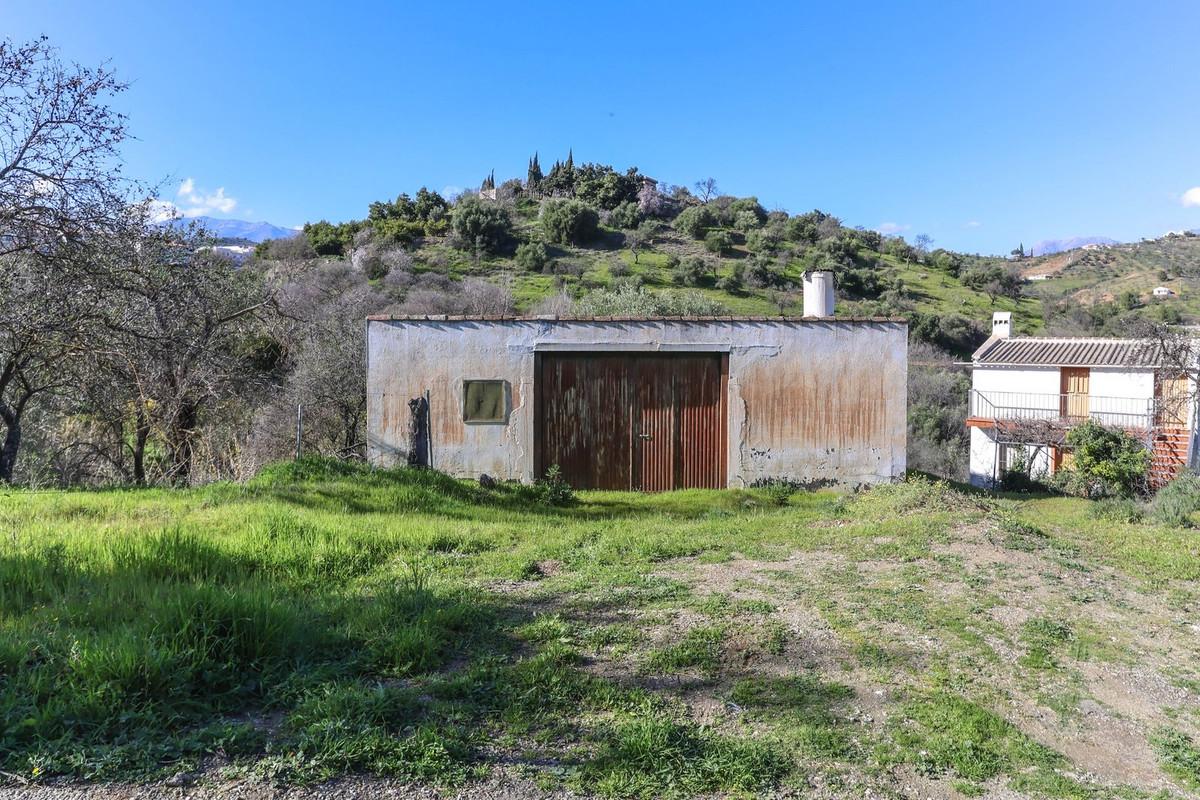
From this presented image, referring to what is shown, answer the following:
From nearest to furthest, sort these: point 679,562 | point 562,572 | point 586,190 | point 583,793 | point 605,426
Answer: point 583,793, point 562,572, point 679,562, point 605,426, point 586,190

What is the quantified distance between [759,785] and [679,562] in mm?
3451

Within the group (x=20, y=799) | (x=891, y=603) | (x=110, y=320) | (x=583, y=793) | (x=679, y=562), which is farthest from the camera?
(x=110, y=320)

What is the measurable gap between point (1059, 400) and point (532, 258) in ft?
74.1

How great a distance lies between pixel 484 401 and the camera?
11625mm

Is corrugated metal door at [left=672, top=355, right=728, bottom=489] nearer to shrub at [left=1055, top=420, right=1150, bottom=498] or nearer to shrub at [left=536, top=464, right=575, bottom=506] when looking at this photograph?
shrub at [left=536, top=464, right=575, bottom=506]

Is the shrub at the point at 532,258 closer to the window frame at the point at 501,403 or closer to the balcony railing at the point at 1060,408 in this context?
the balcony railing at the point at 1060,408

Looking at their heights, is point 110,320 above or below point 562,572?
above

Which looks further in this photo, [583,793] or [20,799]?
[583,793]

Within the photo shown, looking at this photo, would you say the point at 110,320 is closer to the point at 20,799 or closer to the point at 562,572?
the point at 562,572

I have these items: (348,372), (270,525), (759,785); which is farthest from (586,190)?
(759,785)

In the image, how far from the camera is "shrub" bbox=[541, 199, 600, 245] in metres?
37.3

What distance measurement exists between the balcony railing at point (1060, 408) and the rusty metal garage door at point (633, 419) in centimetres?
1953

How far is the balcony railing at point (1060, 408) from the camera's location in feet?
83.8

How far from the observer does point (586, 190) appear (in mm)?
47750
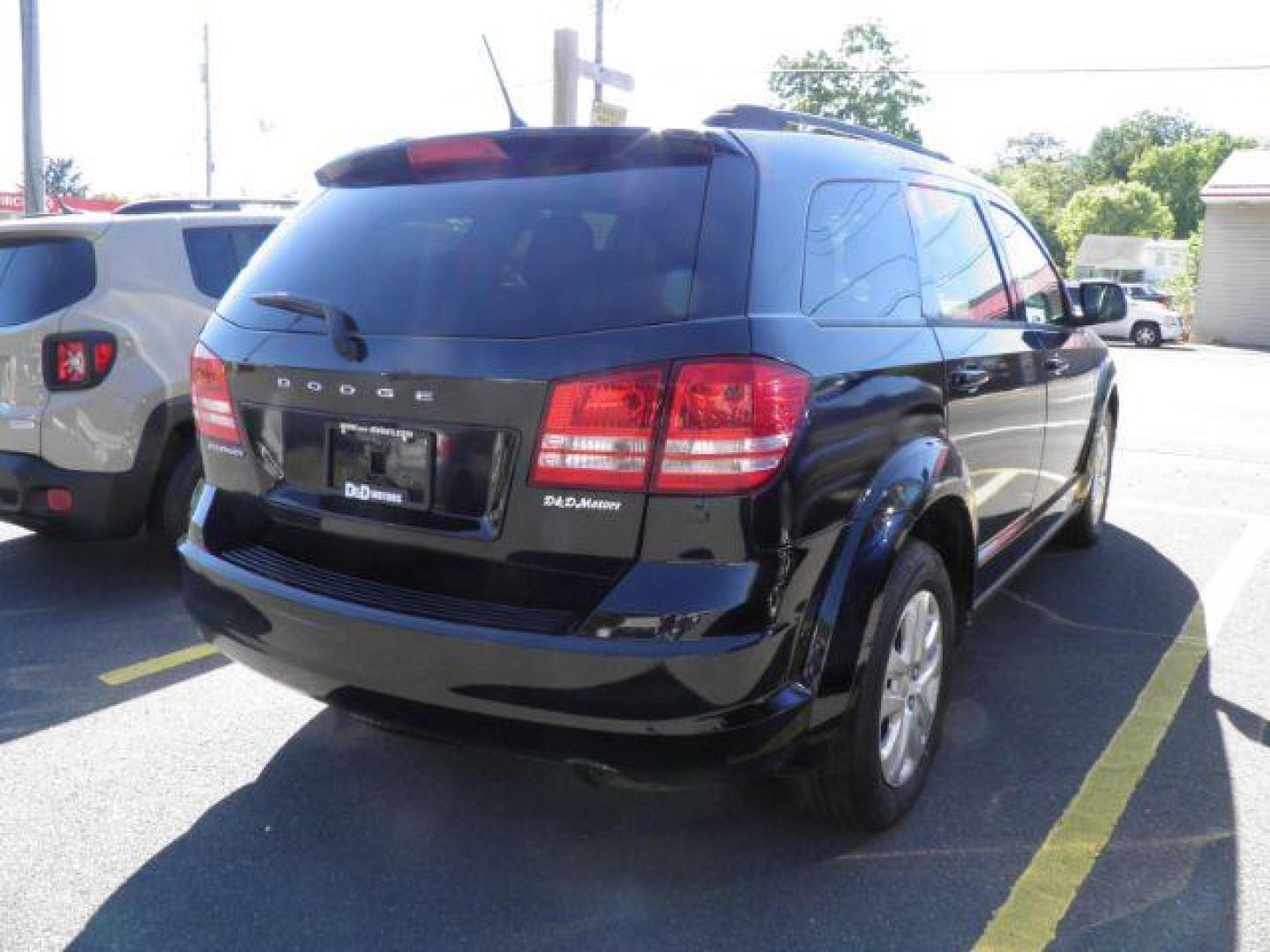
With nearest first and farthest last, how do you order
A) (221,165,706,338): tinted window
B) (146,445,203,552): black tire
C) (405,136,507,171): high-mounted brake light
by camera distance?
1. (221,165,706,338): tinted window
2. (405,136,507,171): high-mounted brake light
3. (146,445,203,552): black tire

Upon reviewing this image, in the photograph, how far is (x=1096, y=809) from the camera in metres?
3.05

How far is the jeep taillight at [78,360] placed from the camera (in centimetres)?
447

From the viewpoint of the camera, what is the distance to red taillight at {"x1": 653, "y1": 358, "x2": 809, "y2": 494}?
2.24 meters

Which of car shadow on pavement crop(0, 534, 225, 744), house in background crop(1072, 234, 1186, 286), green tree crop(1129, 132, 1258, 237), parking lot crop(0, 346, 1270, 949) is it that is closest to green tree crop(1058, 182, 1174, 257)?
green tree crop(1129, 132, 1258, 237)

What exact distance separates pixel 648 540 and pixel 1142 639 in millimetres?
3052

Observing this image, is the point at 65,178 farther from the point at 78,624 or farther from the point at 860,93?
the point at 78,624

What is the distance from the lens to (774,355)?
2320 mm

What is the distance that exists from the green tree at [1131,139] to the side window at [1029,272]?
393 feet

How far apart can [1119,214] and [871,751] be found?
3877 inches

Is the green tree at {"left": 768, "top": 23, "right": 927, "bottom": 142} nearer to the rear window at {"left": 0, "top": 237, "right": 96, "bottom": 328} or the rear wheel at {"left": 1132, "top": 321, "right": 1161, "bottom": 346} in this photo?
the rear wheel at {"left": 1132, "top": 321, "right": 1161, "bottom": 346}

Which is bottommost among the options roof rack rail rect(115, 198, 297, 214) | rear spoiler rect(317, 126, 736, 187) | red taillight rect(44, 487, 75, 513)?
red taillight rect(44, 487, 75, 513)

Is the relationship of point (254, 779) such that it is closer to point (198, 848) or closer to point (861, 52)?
point (198, 848)

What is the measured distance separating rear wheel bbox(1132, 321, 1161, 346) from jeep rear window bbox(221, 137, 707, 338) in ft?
97.0

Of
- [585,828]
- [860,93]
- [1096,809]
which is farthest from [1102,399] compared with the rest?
[860,93]
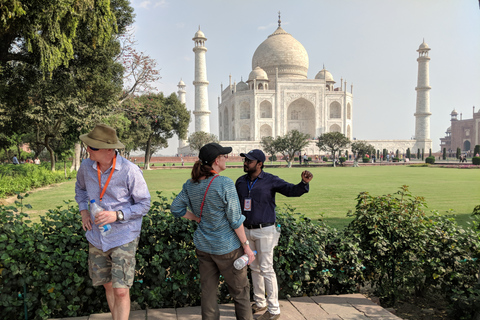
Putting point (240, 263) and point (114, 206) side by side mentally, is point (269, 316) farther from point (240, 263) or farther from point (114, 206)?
point (114, 206)

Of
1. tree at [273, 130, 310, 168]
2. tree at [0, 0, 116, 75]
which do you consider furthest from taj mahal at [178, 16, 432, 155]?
tree at [0, 0, 116, 75]

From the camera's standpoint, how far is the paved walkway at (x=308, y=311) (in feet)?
8.38

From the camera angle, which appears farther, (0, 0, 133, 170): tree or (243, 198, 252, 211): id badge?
(0, 0, 133, 170): tree

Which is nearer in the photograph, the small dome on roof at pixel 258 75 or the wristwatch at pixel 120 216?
the wristwatch at pixel 120 216

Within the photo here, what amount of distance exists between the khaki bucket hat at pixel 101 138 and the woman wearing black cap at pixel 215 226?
0.51 metres

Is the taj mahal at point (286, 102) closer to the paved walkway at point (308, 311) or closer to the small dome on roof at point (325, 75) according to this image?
the small dome on roof at point (325, 75)

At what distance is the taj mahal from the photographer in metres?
46.0

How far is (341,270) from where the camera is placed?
301cm

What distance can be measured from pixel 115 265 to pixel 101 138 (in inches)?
30.1

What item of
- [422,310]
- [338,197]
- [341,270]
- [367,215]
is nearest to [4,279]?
[341,270]

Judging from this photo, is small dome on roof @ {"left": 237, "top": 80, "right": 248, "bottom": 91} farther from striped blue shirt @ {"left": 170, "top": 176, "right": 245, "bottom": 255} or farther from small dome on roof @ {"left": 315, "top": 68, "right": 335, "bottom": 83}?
striped blue shirt @ {"left": 170, "top": 176, "right": 245, "bottom": 255}

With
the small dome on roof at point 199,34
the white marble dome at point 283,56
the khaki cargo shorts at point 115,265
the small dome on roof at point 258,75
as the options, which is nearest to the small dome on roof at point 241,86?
the small dome on roof at point 258,75

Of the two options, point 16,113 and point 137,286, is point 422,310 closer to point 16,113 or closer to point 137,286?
point 137,286

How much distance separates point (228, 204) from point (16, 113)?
1102 centimetres
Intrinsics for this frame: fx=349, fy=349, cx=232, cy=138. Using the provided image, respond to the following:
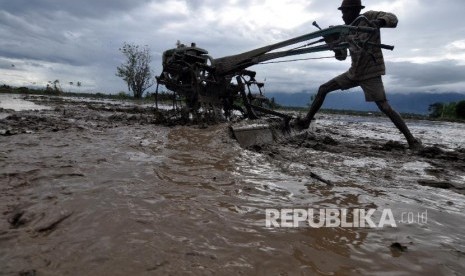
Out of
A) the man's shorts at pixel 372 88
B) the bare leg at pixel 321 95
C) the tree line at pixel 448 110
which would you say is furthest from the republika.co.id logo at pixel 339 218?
the tree line at pixel 448 110

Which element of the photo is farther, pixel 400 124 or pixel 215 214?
pixel 400 124

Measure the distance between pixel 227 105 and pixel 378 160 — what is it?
4295 millimetres

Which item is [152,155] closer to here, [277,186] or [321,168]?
[277,186]

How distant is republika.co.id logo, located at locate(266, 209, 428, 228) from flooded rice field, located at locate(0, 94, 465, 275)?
14mm

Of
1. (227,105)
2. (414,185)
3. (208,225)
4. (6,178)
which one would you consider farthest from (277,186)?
(227,105)

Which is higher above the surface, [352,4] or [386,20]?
[352,4]

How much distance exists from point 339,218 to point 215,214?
0.85 metres

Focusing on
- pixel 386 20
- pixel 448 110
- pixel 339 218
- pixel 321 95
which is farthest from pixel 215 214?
pixel 448 110

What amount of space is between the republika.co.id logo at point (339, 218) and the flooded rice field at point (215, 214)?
0.01 m

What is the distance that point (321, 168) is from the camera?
13.4ft

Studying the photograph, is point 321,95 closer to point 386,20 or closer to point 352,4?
point 352,4

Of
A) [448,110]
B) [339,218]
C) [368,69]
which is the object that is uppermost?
[368,69]

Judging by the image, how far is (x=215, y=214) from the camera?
2314mm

+ + +

--- INSTRUKSI TERTULIS ---
Ketik ulang tanpa perubahan semua baris catatan di atas, mulai dari baris yang memuat "With nearest first" sampai baris yang memuat "2.24 meters", termasuk kedua baris itu, dan jangan sertakan baris lain.

--- HASIL TUGAS ---
With nearest first and farthest last, how do you order
A) (221,165,706,338): tinted window
B) (146,445,203,552): black tire
C) (405,136,507,171): high-mounted brake light
by camera distance?
1. (221,165,706,338): tinted window
2. (405,136,507,171): high-mounted brake light
3. (146,445,203,552): black tire

Upon reviewing this image, in the photograph, how far is (x=1096, y=809) from the camera in metres?
3.05

How far is the jeep taillight at [78,360] placed from the camera (in centimetres)?
447

From the viewpoint of the camera, what is the distance to red taillight at {"x1": 653, "y1": 358, "x2": 809, "y2": 494}?
2.24 meters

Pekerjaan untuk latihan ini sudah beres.